Yesterday, The New York Times noted the controversy, which has a new twist. A psychologist has posted the most common responses to each of the 10 cards in Wikipedia entry about the Rorschach Inkblot Test. This includes such astonishing revelations that most people see 2 humans in cards 2 and 3. Astonishing, I tell you.
Here’s why there’s a controversy, according to the article:
“The more test materials are promulgated widely, the more possibility there is to game it,” said Bruce L. Smith, a psychologist and president of the International Society of the Rorschach and Projective Methods, who has posted under the user name SPAdoc. He quickly added that he did not mean that a coached subject could fool the person giving the test into making the wrong diagnosis, but rather “render the results meaningless.”
To psychologists, to render the Rorschach test meaningless would be a particularly painful development because there has been so much research conducted — tens of thousands of papers, by Dr. Smith’s estimate — to try to link a patient’s responses to certain psychological conditions. Yes, new inkblots could be used, these advocates concede, but those blots would not have had the research — “the normative data,” in the language of researchers — that allows the answers to be put into a larger context.
And, more fundamentally, the psychologists object whenever diagnostic tools fall into the hands of amateurs who haven’t been trained to administer them. “Our ethics code that governs the behavior of psychologists talks about maintaining test security,” Steve J. Breckler, the executive director for science at the American Psychological Association, said in an interview. “We wouldn’t be in favor of putting the plates out where anyone can get hold of them.”
Smith’s point is potentially true, for an objective test, but has never been shown to be true for a projective psychological instrument. Indeed, the reason projective tests are of themselves a bit controversial is because there is no “right” answer. There are horribly wrong answers, of course, but telling someone the most common answers certainly isn’t going to help anyone take this particular psychological test.
Smith overestimates the empirical literature supporting the use of the Rorschach. Alone, it is rarely used as a standalone psychological instrument. Only in a robust psychological battery of tests is it still commonly used nowadays. Even with the use of the Exner scoring system, its psychological validity is still sometimes questioned (although Weiner’s 2001 review article suggests the Rorschach has similar validity scores to the MMPI).
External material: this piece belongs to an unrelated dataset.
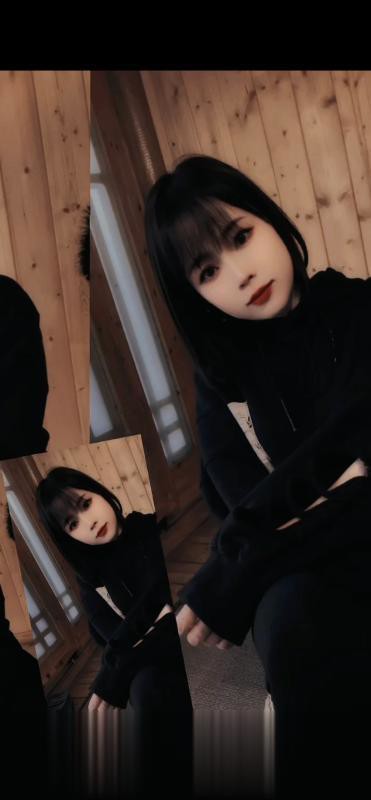 重庆-江北观府国际温迪小姐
And PsycINFO, the database of all research literature in psychology, shows only 9,301 references to Rorschach (and that’s just references, it doesn’t mean there’s 9,301 actual studies about the Rorschach Inkblot Test).
Of course, nowadays, test publishers can rely on the more modern copyright laws to limit information about a test and its scoring mechanisms. But still, anyone interested in learning more about the Rorschach is free and welcomed to purchase Exner’s The Rorschach, Basic Foundations and Principles of Interpretation Volume 1, the volume that describes precisely how the Rorschach is scored in modern psychological testing. (You can also pick up Graham’s excellent book about how the MMPI-2 is scored and interpreted.) If the scoring books are freely available, I’m not sure how the profession can suggest they can “protect” the psychological instruments they rely upon. What good is such protection when a person can learn all they need to learn about the test from a book they find in a bookstore (or check out of their local university library)?
Which brings me back to the article — this controversy is largely much ado about nothing. People who want to find a way to “game” psychological tests have always had ways to do so. There have always been, for as long as I’ve been online, websites that discuss — in some depth and detail — various psychological instruments, how and what they measure, and ways to try to make a person “look good” on them. Wikipedia simply makes it a bit simpler to do so, but it certainly doesn’t mean the end of psychological testing. Nor does it mean the end of the validity of most people’s results who take this test, even if they’ve seen the Rorschach cards online.